1
votes

I want to write a rule for parsing a string inside double quotes. I want to allow any character, with the only condition being that there MUST be a line continuation character \, when splitting the string on multiple lines.

Example:

variable = "first line \n second line \
            still second line \n \
            third line"

If the line continuation character is not found before a newline character is found, I want the parser to barf.

My current rule is this:

STRING  : '"' (ESC|.)*? '"';
fragment ESC : '\\' [btnr"\\] ;

So I am allowing the string to contain any character, including bunch of escape sequences. But I am not really enforcing that line continuation character \ is a necessity for splitting text.

How can I make the grammar enforce that rule?

2

2 Answers

3
votes

Even though there is already an accepted answer let me put in my 2cents. I strongly recommend not to handle this type of error in a lexer rule. The reason is that you will not be able to give the user a good error message. First, lexer errors are usually not reported separately in ANTLR4, they appear as follow up parser errors. Second, the produced error (likely something like: "no viable alt at \n") is all but helpful.

The better solution is to accept both variants (linebreak with or w/o escape) and do a semantic check afterwards.
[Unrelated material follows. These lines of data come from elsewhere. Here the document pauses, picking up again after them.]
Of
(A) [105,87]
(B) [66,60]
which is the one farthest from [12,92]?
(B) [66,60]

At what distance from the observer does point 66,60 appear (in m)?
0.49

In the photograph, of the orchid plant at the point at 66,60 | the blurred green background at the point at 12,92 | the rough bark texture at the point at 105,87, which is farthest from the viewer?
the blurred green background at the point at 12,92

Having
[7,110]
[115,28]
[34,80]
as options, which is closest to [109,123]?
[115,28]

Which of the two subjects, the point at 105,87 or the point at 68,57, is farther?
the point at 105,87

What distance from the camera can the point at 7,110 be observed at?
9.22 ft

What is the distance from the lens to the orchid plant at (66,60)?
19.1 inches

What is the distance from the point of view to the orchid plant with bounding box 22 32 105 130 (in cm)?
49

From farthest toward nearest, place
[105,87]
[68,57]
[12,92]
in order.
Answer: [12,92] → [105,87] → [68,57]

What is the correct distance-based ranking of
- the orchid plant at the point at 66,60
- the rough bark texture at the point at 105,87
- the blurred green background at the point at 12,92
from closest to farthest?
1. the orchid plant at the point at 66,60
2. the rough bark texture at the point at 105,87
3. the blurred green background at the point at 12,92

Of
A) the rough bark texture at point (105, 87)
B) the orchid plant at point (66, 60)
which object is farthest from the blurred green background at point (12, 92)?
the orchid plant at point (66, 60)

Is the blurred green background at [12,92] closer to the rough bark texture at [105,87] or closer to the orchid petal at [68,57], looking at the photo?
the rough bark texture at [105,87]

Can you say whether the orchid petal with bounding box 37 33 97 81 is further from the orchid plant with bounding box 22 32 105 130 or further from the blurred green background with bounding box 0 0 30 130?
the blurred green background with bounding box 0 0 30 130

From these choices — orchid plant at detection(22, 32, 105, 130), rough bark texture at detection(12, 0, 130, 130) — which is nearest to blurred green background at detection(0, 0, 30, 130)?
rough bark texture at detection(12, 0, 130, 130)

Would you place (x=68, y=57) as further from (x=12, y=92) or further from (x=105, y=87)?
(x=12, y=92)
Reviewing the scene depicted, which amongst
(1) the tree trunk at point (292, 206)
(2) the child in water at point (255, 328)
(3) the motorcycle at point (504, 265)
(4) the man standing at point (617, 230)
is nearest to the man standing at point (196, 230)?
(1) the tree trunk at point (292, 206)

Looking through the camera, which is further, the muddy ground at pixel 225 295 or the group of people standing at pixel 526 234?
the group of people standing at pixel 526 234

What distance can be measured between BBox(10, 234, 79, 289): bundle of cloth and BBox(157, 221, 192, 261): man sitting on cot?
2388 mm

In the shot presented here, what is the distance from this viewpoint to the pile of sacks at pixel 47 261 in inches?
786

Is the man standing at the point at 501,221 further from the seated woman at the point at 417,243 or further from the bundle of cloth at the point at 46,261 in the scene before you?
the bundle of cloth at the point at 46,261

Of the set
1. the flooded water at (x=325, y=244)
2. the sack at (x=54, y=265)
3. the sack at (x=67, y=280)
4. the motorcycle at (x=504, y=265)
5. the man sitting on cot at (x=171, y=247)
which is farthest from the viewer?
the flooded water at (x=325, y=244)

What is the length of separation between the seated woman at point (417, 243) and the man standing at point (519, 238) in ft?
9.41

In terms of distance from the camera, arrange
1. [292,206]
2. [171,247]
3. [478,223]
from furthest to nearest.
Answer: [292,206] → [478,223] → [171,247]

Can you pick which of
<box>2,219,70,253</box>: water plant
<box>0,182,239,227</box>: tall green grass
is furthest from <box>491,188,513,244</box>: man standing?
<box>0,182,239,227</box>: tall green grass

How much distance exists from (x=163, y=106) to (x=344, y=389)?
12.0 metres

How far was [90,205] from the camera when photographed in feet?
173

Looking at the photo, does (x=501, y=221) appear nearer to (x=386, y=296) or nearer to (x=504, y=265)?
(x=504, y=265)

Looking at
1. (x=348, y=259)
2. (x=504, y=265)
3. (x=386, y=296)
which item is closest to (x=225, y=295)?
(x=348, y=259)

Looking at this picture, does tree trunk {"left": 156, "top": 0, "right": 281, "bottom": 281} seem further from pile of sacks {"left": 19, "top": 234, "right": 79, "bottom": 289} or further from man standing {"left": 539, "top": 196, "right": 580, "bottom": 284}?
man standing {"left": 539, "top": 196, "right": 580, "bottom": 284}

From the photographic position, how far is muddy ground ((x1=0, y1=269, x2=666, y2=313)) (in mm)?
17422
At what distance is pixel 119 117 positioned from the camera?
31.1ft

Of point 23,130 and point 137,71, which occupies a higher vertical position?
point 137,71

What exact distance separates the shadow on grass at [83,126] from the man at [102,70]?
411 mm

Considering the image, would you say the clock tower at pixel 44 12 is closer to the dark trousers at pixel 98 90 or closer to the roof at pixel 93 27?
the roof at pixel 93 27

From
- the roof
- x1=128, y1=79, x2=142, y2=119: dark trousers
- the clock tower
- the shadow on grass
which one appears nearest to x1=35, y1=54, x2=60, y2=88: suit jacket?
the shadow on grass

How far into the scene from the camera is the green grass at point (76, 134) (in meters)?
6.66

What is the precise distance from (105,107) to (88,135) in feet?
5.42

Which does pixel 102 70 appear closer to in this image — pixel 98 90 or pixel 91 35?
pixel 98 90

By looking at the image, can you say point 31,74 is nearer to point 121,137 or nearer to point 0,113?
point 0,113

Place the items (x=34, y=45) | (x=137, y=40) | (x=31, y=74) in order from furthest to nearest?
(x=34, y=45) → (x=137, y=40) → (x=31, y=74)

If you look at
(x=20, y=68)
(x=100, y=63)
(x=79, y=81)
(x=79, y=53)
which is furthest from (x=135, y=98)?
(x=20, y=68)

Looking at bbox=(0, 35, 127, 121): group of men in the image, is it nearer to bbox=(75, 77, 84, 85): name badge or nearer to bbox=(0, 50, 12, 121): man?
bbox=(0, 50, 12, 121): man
Then you know exactly what is wrong and can the user tell what you really expected.

1
votes

Solution

fragment ESCAPE
    : '\\' .
    ;
STRING
    : '"' (ESCAPE | ~[\n"])* '"'
    ;

Explanation

Fragment ESCAPE will match escaped characters (especially backslash and a new line character acting as a continuation sign).

Token STRING will match inside double quotation marks:

  • Escaped characters (fragment ESCAPE)
  • Everything except new line and double quotation marks.